Eupheme
- Images of Eupheme by the Canada-France-Hawaii Telescope in February 2003

Discovery
- Discovered by: Scott S. Sheppard
- Discovery date: 2003

Designations
- Designation: Jupiter LX
- Pronunciation: /juːˈfiːmiː/
- Named after: Ευφήμη Eyphēmē
- Alternative names: S/2003 J 3
- Adjectives: Euphemean /juːfɪˈmiːən/

Orbital characteristics
- Epoch 2026-01-01
- Observation arc: 21 years 2024-12-03 (last obs)
- Periapsis: 12.7 million km
- Apoapsis: 27.7 million km (2026-Jan-23)
- Semi-major axis: 20.2 million km
- Eccentricity: 0.371
- Orbital period (sidereal): −587.7 days
- Average orbital speed: 2.5 km/s
- Mean anomaly: 164°
- Inclination: 148.0°
- Longitude of ascending node: 325°
- Argument of perihelion: 119°
- Satellite of: Jupiter
- Group: Ananke group

Physical characteristics
- Mean diameter: 2 km
- Apparent magnitude: 23.4
- Absolute magnitude (H): 16.47 (30 obs)

= Eupheme (moon) =

Outer moon of Jupiter

Eupheme /juːˈfiːmiː/, also Jupiter LX, originally known as S/2003 J 3, is an outer irregular satellite of Jupiter, 2 km in diameter.
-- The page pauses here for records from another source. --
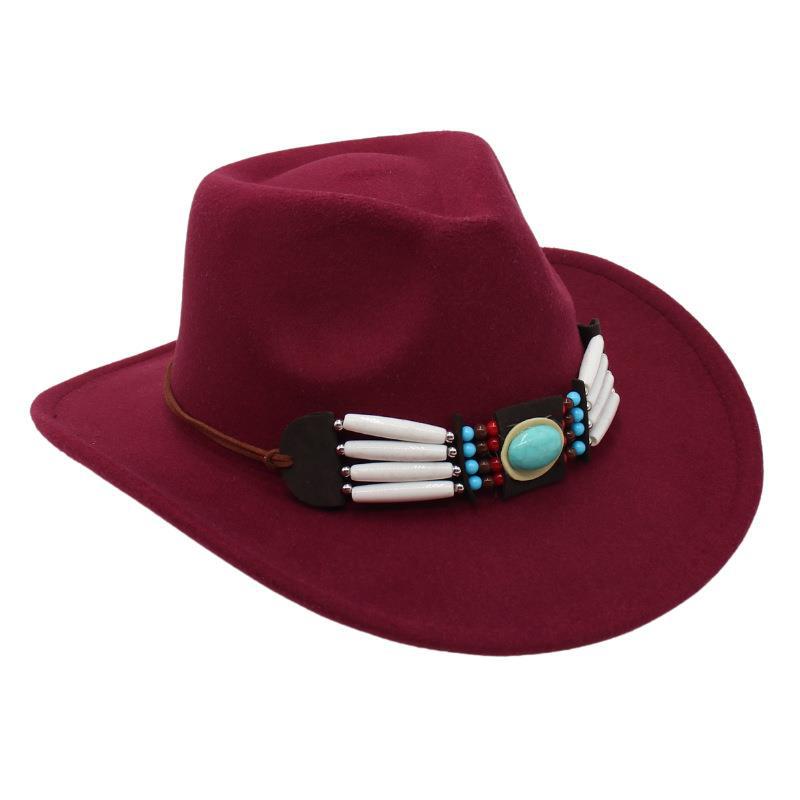 Ethnic Style Western Cowboy Hat Curled Tweed Hat Tibetan Top Hat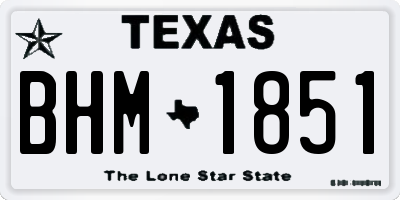 TX license plate BHM1851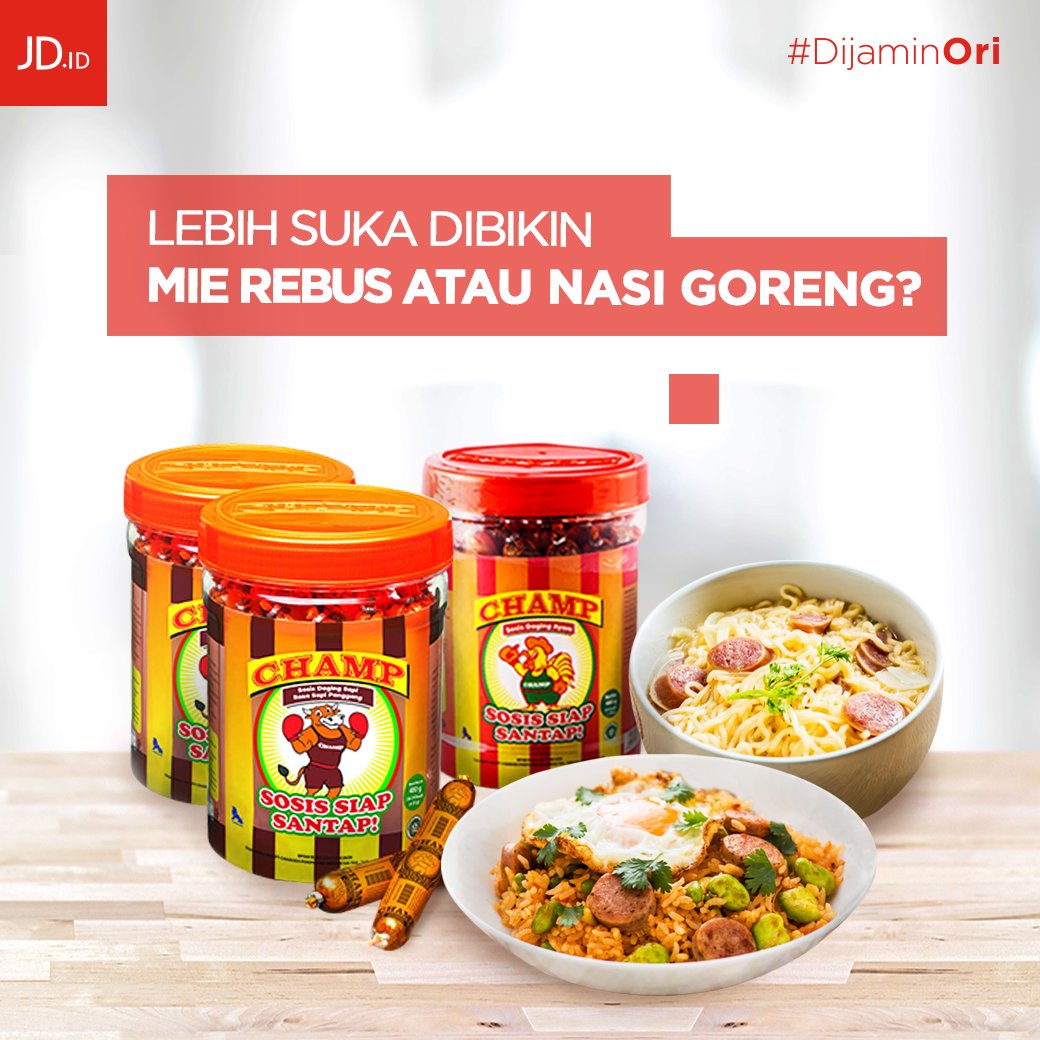 JDid's tweet photo. Banyak menu yang bisa kamu kreasikan dengan Sosis. Biasanya buat campuran nasi goreng atau mie rebus, kalo kamu sukanya yang mana?
Dapatkan CHAMP Sosis Siap Saji dengan harga spesial yang bisa kamu temukan hanya di https://t.co/Q2glIfscic
#jdid #PrimaFreshMart #dijaminori #food https://t.co/3iajokg8pC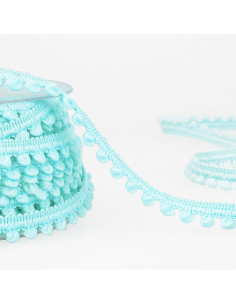 Galón mini pompones - Azul cielo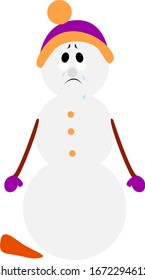 Sad snowman, illustration, vector on white background.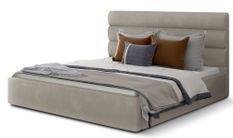 Lit design velours beige Klarina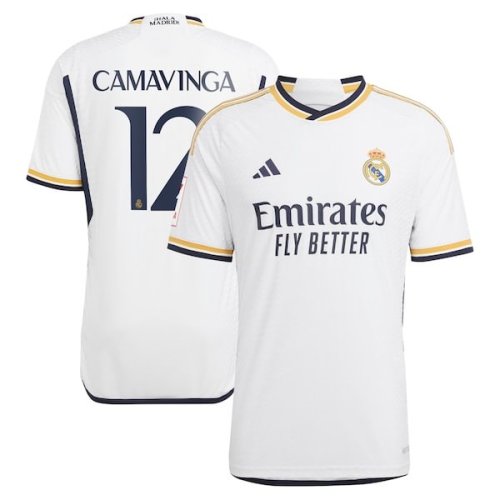 Eduardo Camavinga Real Madrid adidas 2023/24 Home Authentic Jersey - White/Navy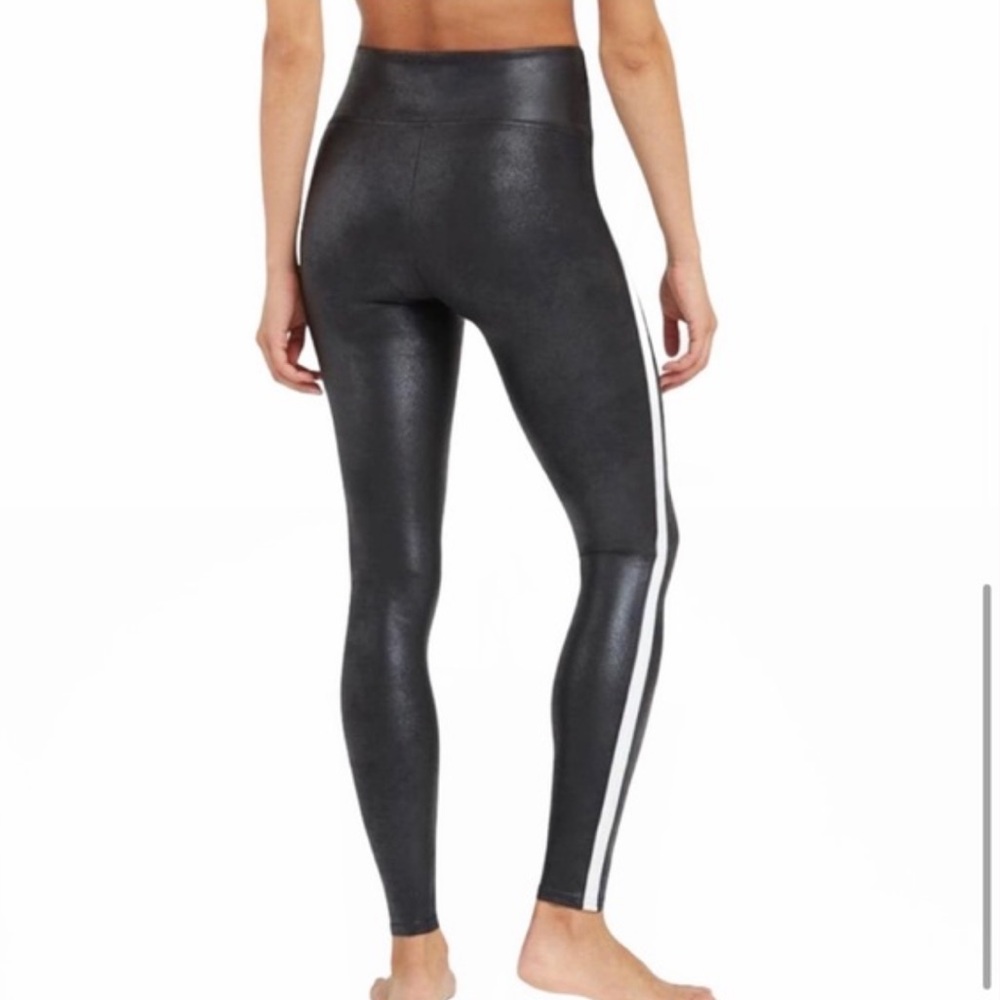 Spanx by Sara Blakely Black Faux Leather Side Stripe Leggings Size L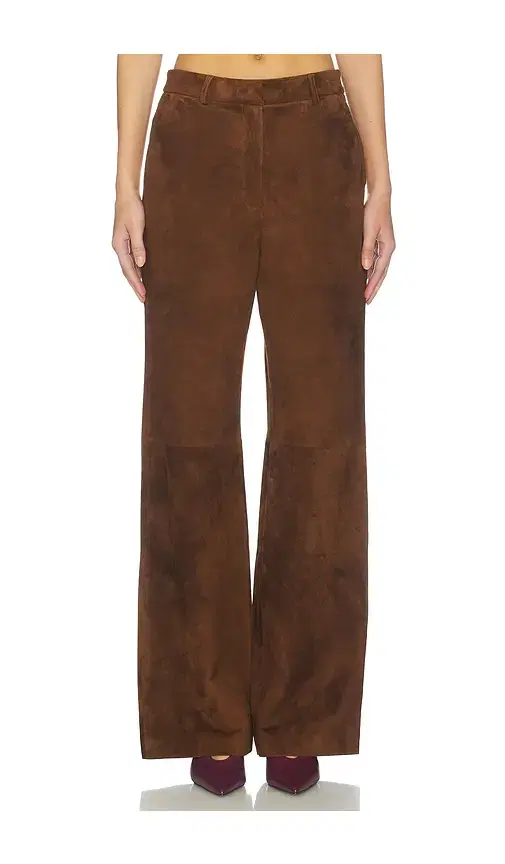 AEXAE Leather Suede Straight Leg Pant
It orbits Jupiter at an average distance of 20 million km, but gets as far away as 27.7 million km.

==Discovery==
It was discovered by a team of astronomers from the University of Hawaiʻi led by Scott S. Sheppard in 2003. The moon was lost following its discovery in 2003. It was recovered in 2017 and given its permanent designation that year.

==Name==
It was named in 2019 after Eupheme, the ancient Greek spirit of words of good omen, praise, acclaims, shouts of triumph, and applause, the daughter of Hephaestus and Aglaea and granddaughter of Zeus. The name was suggested by Twitter user Lunartic (@iamalunartic) in a naming contest held by the Carnegie Institute on the social network who concurrently helped in naming another Jovian moon Philophrosyne. The name ends in an "e" because the orbit is retrograde.

==Orbit==
Eupheme orbits Jupiter at an average distance of 20 million km in 588 days, at an inclination of 148° to the ecliptic, in a retrograde direction and with an eccentricity of 0.370. It belongs to the Ananke group, retrograde irregular moons that orbit Jupiter between 19.3 and 22.7 million km, at inclinations of roughly 150°.

Eupheme came to apojove (farthest distance from Jupiter) on 23 January 2026 when it was 0.185 AU from Jupiter.